Losing the goose that laid the golden egg, they allegedly beat him, shot him and made up this whole story. Singer Etta James viewed his body pre-funeral and said he looked like he was pretty badly beaten. “No woman with a broomstick,” she later wrote, “could have inflicted that kind of beating against a strong, full-grown man.”
Cooke’s manager was the infamous – and let’s face it – kinda sleazy Allen Klein who later managed both The Beatles and The Rolling Stones. Klein had a knack for making his clients rich and himself richer. By some magic, he got all the rights to Sam’s songs on his death, providing small royalties to the singer’s wife. (I make no implication here that Klein was involved in Cooke’s death. Just that he was notorious for managing to enrich himself at others’ expense.)
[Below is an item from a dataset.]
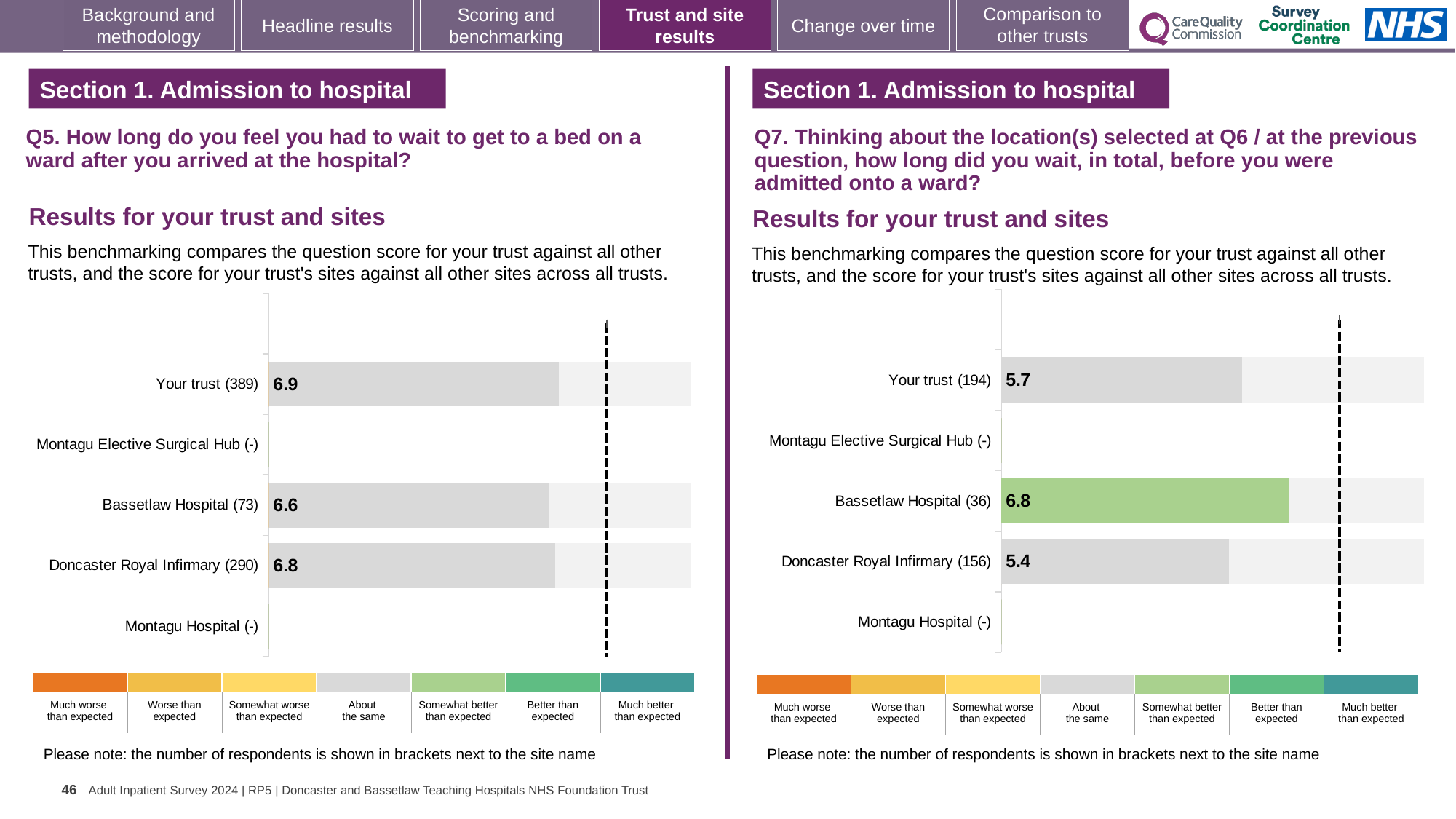
On the Q5 chart (left), what is the score for Bassetlaw Hospital? 6.6 What type of chart is used on the Q7 chart (right)? Bar chart On the Q5 chart (left), which site or trust row has the lowest score shown? Bassetlaw Hospital On the Q5 chart (left), what is the score for Your trust? 6.9 How many rows (trust and sites) are listed on the Q5 chart (left)? 5 On the Q7 chart (right), what is the score for Bassetlaw Hospital? 6.8 On the Q7 chart (right), what is the difference between the scores for Bassetlaw Hospital and Doncaster Royal Infirmary? 1.4 On the Q7 chart (right), which row has the highest score? Bassetlaw Hospital On the Q7 chart (right), which benchmark category does the colour of the Bassetlaw Hospital bar correspond to? Somewhat better than expected On the Q5 chart (left), what is the difference between the scores for Your trust and Doncaster Royal Infirmary? 0.1 On the Q7 chart (right), which has the larger score, Your trust or Doncaster Royal Infirmary? Your trust On the Q7 chart (right), what is the score for Doncaster Royal Infirmary? 5.4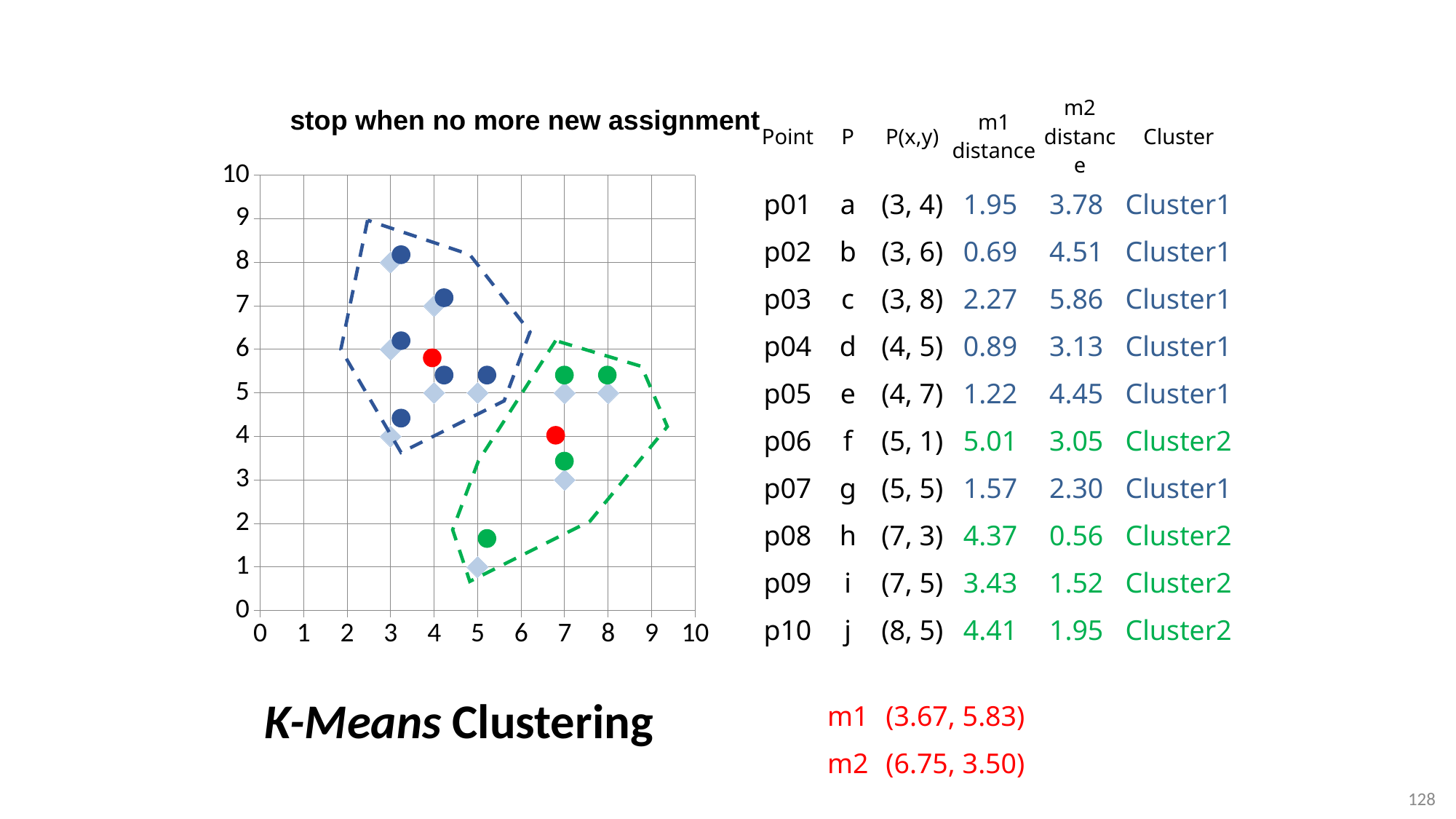
What is the difference in y value between point c (3, 8) and point f (5, 1)? 7 What are the coordinates of the centroid m1? (3.67, 5.83) What are the coordinates of the centroid m2? (6.75, 3.50) How many points are assigned to Cluster2 (green circles) on the chart? 4 What is the title printed above the chart? stop when no more new assignment What kind of chart is shown on the slide? scatter chart Which point has the lowest y value on the chart? f (5, 1) Which point has the largest x value on the chart? j (8, 5) How many data points (light-blue diamonds) are plotted on the chart? 10 Is the x coordinate of centroid m2 greater or less than 6? greater What are the coordinates of point a (p01)? (3, 4) Which point has the highest y value on the chart? c (3, 8)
An alternative theory is that Sam was “trick rolled.” So the prostitute brought Cooke to this incredibly seedy dive with every intention of robbing him. Bertha Franklin was reportedly an ex-madam and so probably not only knew the prostitute but perhaps the two of them came up with the idea of robbing him and planned to split the money. (Cooke was known for flashing large wads of bills.)
Whatever the truth is, the fact is that Sam Cooke, age 33, died on December 11, 1964. And to this day, the Cooke family does not believe they have gotten the full story.
Coda: Many artists have extolled the virtues of Cooke’s singing and songwriting and he, along with Ray Charles, is a direct antecedent of Aretha Franklin, Al Green and Otis Redding. Bruce Springsteen’s song “Mary’s Place,” is directly inspired by Cooke’s “Meet Me at Mary’s Place.” And as I mentioned in my post about Rod Stewart, Cooke had no greater adherent than Rod the Mod.
Several of Cooke’s compositions are on Rolling Stone’s list of 500 Greatest Songs. “A Change Is Gonna Come,” released almost two weeks after his death, was selected for preservation in the Library of Congress, with the National Recording Registry deeming the song “culturally, historically, or aesthetically important.”
Accolades: Inducted into the Rock and Roll Hall of Fame in 1986; inducted into the Songwriters Hall of Fame in 1987; received a Grammy Lifetime Award in 2004; Rolling Stone listed him as 16th on their 100 Greatest Artists of All Time and Fourth Greatest Singer of All Time.